La parashà di Ki Tissà, tratta nella maggior parte di essa, dell’episodio che va sotto il nome di “vitello d’oro” episodio che avviene nel momento in cui, Mosè salito sul Monte Sinai a ricevere la Torà, si assenta per quaranta giorni e quaranta notti.
La differenza del tempo di assenza di Mosè, dal tempo stabilito è soltanto, secondo l’opinione di Rashì, di sei ore; per queste sei ore il popolo perde la fiducia e la speranza di rivedere il loro Maestro e di riaverlo come guida del popolo.
E’ per questo motivo che, rivolgendosi ad Aronne, chiede di costruire un idolo, che potesse:
“sostituire l’uomo Mosè, perché di lui non sappiamo che cosa gli sia accaduto”.
E’ questo un atteggiamento molto strano da parte del popolo, il quale attribuirà in seguito un’identità divina all’idolo, fatto dello stesso materiale – oro, che essi stessi avevano portato via dall’Egitto, quando ne erano usciti.
Essi si macchiano così di una delle colpe più gravi- l’idolatria, aborrita sin dai Dieci Comandamenti;
per questo provocando l’ira divina, determinano la rottura delle Tavole della Legge.
Nella lunghissima e bellissima conseguente preghiera che Mosè rivolge a D-o, durata quaranta giorni e quaranta notti, troviamo una descrizione chiara e netta di come il Signore, nonostante avesse manifestato a Mosè la volontà di distruggere il popolo, non lo voglia affatto, anzi sembra chiedere un intervento da parte di Mosè, per poterlo perdonare e quindi salvare.
I Profeti di Israele ci insegnano che “il Signore non gradisce la morte del malvagio, ma il suo pentimento”, per poi poterlo perdonare e farlo vivere in seguito.
Mosè comprende subito la reale volontà divina ed inizia una lunga preghiera.
La cosa che procura poi la decisione di non distruggere il popolo, avviene nel momento in cui, Mosè lancia una sfida al Signore, mettendo addirittura in dubbio la Sua giustizia; egli infatti dice:
“ Cosa potranno dire gli Egiziani vedendo il popolo morto nel deserto: – li Ha portati fin qui con malvagità per poi sterminarli?”
“Ricorda ciò che Hai promesso ad Abramo, Isacco, Giacobbe ai quali Hai promesso loro di far ereditare la terra ai loro discendenti”
Queste espressioni di supplica piacciono a D-o, tanto che poi pronuncerà la frase “ li ho perdonati secondo ciò che mi hai detto”.

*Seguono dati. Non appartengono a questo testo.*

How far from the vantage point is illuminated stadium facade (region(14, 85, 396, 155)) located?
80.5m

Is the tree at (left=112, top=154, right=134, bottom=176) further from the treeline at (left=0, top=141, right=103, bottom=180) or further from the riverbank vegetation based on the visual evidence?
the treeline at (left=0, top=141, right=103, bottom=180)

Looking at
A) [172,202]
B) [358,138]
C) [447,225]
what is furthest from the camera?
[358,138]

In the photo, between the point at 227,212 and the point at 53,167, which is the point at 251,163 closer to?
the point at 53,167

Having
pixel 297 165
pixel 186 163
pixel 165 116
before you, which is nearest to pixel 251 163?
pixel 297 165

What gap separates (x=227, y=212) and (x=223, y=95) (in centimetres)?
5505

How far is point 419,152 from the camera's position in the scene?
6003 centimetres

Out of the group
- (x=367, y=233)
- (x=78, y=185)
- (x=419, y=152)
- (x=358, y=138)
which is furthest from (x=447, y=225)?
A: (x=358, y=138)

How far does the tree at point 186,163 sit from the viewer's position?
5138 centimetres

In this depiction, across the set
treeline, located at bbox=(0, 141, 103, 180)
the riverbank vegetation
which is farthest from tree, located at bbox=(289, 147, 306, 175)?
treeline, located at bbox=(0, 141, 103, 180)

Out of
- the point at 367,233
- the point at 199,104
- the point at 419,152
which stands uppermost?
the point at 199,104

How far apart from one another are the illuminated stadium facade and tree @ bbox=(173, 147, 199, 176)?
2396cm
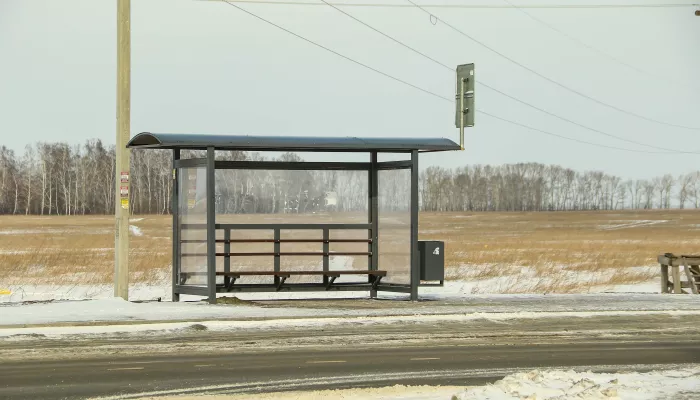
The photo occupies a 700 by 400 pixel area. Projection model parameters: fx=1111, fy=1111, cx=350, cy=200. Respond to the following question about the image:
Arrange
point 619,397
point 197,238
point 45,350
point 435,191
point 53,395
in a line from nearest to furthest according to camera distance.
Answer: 1. point 619,397
2. point 53,395
3. point 45,350
4. point 197,238
5. point 435,191

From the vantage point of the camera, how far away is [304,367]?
12039mm

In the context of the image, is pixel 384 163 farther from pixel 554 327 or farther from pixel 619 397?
pixel 619 397

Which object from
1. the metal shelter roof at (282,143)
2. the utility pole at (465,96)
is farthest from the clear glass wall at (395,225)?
the utility pole at (465,96)

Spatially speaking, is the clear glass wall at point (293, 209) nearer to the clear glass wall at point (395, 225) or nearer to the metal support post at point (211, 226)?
the clear glass wall at point (395, 225)

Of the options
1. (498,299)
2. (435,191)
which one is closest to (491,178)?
(435,191)

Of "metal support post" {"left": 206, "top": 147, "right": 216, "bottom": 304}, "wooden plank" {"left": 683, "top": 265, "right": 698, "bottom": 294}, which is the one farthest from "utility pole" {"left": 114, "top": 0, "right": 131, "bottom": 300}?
"wooden plank" {"left": 683, "top": 265, "right": 698, "bottom": 294}

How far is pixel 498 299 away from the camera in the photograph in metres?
20.7

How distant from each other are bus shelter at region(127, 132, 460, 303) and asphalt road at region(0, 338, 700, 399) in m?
5.31

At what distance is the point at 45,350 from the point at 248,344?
98.0 inches

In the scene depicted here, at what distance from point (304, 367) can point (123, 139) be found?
312 inches

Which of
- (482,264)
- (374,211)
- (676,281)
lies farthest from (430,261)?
(482,264)

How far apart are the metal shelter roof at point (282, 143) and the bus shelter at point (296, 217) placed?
0.07ft

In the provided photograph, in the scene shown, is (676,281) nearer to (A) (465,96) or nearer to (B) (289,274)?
(A) (465,96)

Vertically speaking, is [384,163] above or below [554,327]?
above
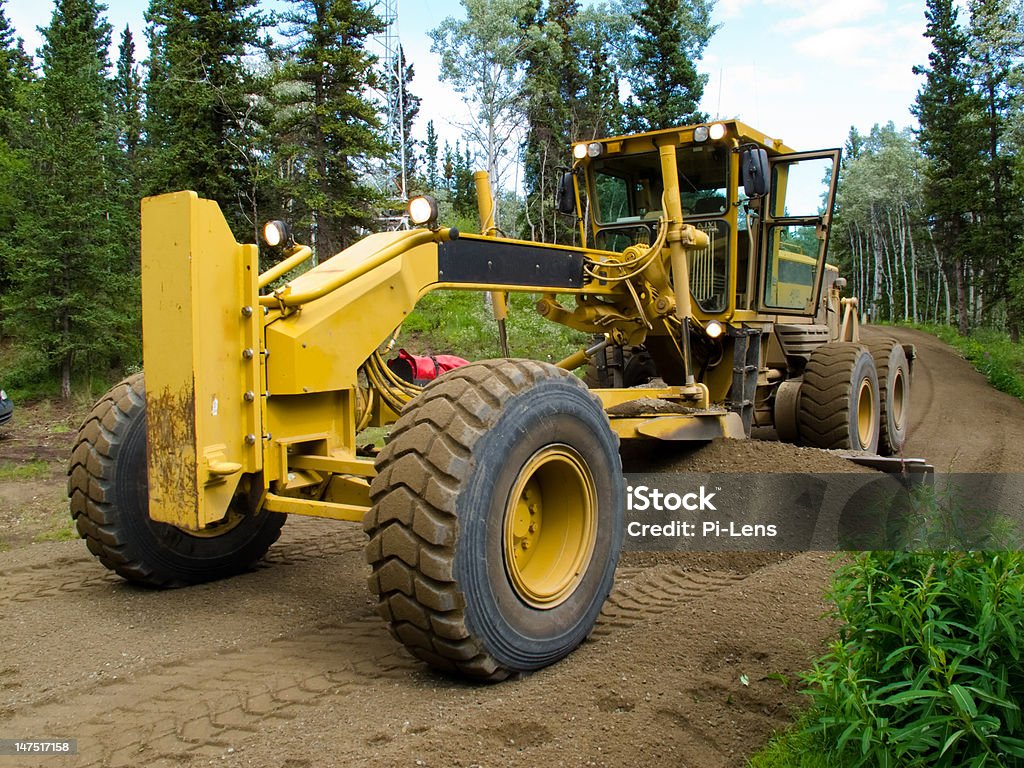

Il comportamento umano di Mosè e la bontà eterna di D-o, fanno di questo brano, così apparentemente crudo, un quadretto di vita famigliare, rappresentato da padre, madre e figlio, in cui il padre si adira contro suo figlio perché ha commesso un grave errore a causa di un comportamento sbagliato e lontano dal suo insegnamento.
Sua madre che nonostante avesse perfettamente compreso la grave colpa commessa dal figlio, tenta però di scagionarlo, cercando di trovare un appiglio che possa far tornare il padre su i suoi passi.
I Maestri della mishnà ci insegnano di “accettare ogni uomo per il suo lato meritevole” cioè: “ sforzati di trovare in ogni essere umano, un qualche pregio per renderlo meritevole ai tuoi occhi, rispetto al suo comportamento negativo.
Nel passo di Torà in questione il popolo, non ha nulla di meritevole, anzi si è macchiato di una colpa gravissima nella sua collettività.
Mosè però sa intercedere per lui, appellandosi ai “meriti dei Padri” il “zekhut avot” in quanto più volte il Signore ha promesso loro, grazie ai loro meriti, di dare ai loro discendenti la Terra di Israele.
Questo è lo stesso comportamento che noi Ebrei adottiamo durante il periodo delle Selichot, dall’inizio del mese di Elul fino alla vigilia dello Jom Kippur, arrivando così a quel fatidico giorno sicuri che Iddio possa perdonarci dalle colpe commesse nell’anno trascorso.
Non a caso il periodo delle nostre Selichot, coincide proprio con lo stesso periodo della Tefillà di Mosè, ed il giorno in cui il Signore perdonò Israele non era altri che il giorno di Kippur.